Глупость! Сперва надо полюбить, а уж потом ревновать. То, что я испытываю, это вовсе не ревность: просто я злюсь на тех, кто не дает девчонке покоя.
Вот год назад я в самом деле влюбился. Слонялся словно ошалелый. Избранница моя была замужем. Муж ее работал посменно, и, когда вечерами его не бывало дома, я бегал за ней по пятам, словно щенок. Даже мать заметила, что со мной что-то происходит, и спросила, в чем дело. Сестры, услышав это, захихикали, как полоумные. А потом начали шептаться с матерью, и я чуть не убежал из дома. Не знаю, чем кончилось бы дело, потому что эта женщина разрешала целорать себя, жаловалась, что муж ее не понимает, и в конце концов я оказался в ее объятиях у нее в постели. Она была красивая, и все, что меня интересовало на свете, это были ее ласки. Но, к счастью или к несчастью, они переехали в Кивиыли, где ее муж нашел место получше.

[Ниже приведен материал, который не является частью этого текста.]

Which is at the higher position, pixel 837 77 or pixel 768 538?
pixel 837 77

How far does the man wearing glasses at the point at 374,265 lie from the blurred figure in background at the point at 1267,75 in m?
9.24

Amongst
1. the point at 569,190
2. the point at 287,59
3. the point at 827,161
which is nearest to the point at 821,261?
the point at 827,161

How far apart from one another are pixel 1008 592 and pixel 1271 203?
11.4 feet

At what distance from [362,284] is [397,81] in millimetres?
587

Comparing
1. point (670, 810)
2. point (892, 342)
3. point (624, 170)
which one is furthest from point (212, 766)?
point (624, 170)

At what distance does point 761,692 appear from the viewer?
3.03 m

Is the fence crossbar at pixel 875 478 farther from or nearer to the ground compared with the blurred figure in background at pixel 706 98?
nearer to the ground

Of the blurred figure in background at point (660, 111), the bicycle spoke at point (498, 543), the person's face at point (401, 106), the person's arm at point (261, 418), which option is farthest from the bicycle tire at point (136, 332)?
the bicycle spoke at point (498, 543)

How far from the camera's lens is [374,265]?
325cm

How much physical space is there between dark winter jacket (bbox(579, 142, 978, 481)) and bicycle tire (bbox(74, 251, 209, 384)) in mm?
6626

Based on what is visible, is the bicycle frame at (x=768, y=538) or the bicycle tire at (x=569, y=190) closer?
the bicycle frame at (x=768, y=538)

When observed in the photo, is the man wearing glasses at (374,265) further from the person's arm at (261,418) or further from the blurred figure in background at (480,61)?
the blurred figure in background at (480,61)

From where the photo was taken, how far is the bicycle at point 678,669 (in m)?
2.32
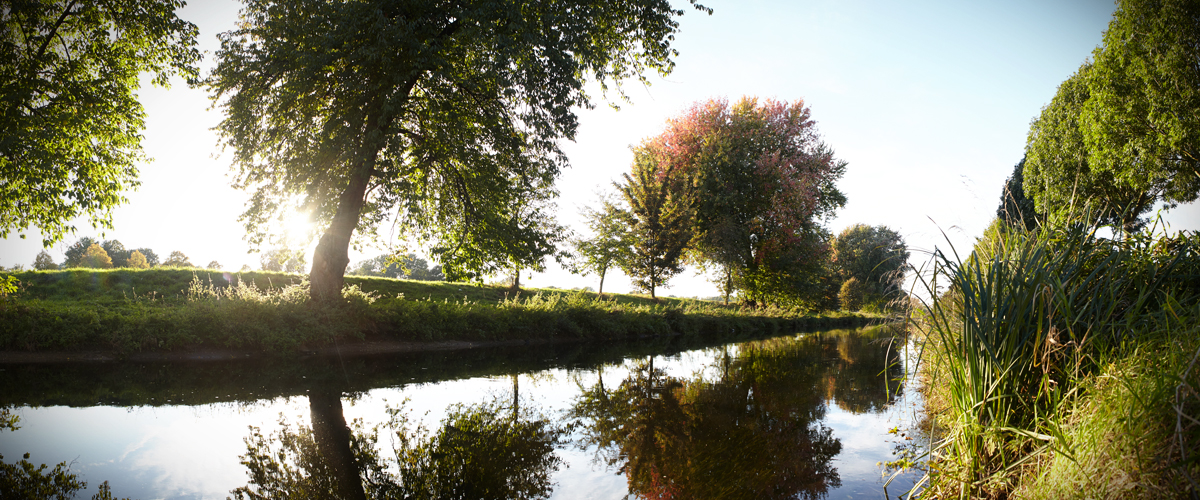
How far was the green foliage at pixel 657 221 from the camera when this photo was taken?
877 inches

А к Хельги я ничего такого не испытываю. Просто симпатичная девушка, которую мне жалко. Я отношусь к ней, как к своим сестрам. Наверно, из-за сестер я так и принял к сердцу ее огорчения. Я и рассказывал eй о своих сестрах, и она знает, что они должны эвакуироваться вместе с матерью.
- Одному тяжело, - сказала Хельги.
- Я никогда еще не бывал совсем один, - признался я.
- И я раньше не поверила бы, что быть одной иногда ужасно грустно.
- Тумме хороший человек, вы же с ним знакомы.
- Да, мы живем в одном доме. Но ему не расскажешь все, что у тебя на душе.
- Отца с матерью никто не заменит.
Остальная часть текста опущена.